業界4位のサークルKサンクスのメガフランチャイジー(大規模加盟店)として、香川、徳島の両県で約90店の「サンクス」を運営していたサンクスアンドアソシエイツ東四国(現アイル・パートナーズ/高松市)が、セブンにくら替えしたのだ。 同社関係者は「四国に多い高齢者向けの商品が充実しており、日販も高いのでセブンに乗り換えた」と、当然のように語っている。
●コンビニ飽和説と無縁の3強
ここ数年、「コンビニ3強」の寡占状態が加速している。セブン、ローソン、ファミリーマート(ファミマ)の上位3社とそれ以下の会社との収益力格差が鮮明化しているのだ。
2位のローソンは「チェーン拡大より、既存店の収益力拡大が先決」(ローソン役員)と、今のところは新規出店に慎重な構えをしている。
一方、3位のファミマは、ローソンと対照的にセブンとガチンコ勝負の構え。今年3月1日には近畿日本鉄道との業務提携を発表。近鉄グループが運営する駅構内の売店やコンビニなど69店を、今年夏から来年2月にかけてファミマに転換する予定だ。
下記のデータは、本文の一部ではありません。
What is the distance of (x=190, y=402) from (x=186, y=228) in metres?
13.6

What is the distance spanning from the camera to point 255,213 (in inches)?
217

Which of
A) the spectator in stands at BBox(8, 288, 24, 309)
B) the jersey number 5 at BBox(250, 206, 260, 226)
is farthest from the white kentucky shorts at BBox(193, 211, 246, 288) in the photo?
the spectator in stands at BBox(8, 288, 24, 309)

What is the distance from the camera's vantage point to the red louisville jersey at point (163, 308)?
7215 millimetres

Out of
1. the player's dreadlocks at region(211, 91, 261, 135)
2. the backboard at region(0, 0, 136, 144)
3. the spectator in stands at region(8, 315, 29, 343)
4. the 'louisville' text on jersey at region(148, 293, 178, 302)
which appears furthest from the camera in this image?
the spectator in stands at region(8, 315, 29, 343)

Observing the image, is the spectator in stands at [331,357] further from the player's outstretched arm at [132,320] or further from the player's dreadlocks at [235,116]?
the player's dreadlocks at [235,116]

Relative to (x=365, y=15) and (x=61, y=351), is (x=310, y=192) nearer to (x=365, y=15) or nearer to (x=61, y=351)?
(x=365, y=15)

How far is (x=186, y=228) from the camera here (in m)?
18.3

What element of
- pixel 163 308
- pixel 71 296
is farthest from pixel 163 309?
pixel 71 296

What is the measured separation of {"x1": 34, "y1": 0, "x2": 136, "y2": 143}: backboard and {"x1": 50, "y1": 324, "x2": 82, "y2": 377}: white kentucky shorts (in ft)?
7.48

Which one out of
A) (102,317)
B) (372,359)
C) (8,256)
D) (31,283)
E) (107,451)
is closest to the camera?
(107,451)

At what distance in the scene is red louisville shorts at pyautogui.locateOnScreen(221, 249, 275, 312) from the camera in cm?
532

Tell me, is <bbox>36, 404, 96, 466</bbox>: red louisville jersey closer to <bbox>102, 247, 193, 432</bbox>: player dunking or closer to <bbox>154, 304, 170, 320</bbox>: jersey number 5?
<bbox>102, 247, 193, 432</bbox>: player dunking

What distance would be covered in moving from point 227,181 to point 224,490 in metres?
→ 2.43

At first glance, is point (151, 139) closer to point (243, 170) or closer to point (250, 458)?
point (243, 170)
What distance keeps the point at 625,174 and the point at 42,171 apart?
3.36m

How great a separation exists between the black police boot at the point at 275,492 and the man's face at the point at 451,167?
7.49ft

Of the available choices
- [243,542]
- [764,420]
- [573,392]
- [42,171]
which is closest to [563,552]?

同社の中山勇社長は「出店競争が激しいといっても、出店場所や形態を変えれば出店余地はまだまだ大きい」と、セブンとは異なる視点で「コンビニ飽和説」を否定している。
またファミマのある役員も「駅ナカのコンビニ日販額は、路面店コンビニより5割程度高い」と、近鉄との業務提携の狙いを明かしている。近鉄も「公共料金支払いなどのサービスや、品揃えの拡充で駅乗降客の満足度が高まる」(同社流通事業関係者)と、ファミマとの相乗効果に期待を寄せている。
12年度(13年3月期)決算の営業利益は「コンビニ3強」が揃って増益だったのに引き比べ、4位のサークルKと5位のミニストップは2桁の減益。6位以下では業績不振に喘ぐコンビニが多い。
大手経営コンサル関係者は「立場上セミナーなどでは口にできないが、『近くて便利』なだけで客が来てくれる時代はすでに終わっている。3強との違いを明確に打ち出せないコンビニは、傷が浅い今のうちに市場から撤退するのが上策」と断言する。
4位以下が苦戦する中、上位3社は今後も4位以下の競合、外食チェーン、セルフ式コーヒーチェーンなどの常連客も吸収しながら「コンビニ寡占時代」を推進してゆくことになりそうだ。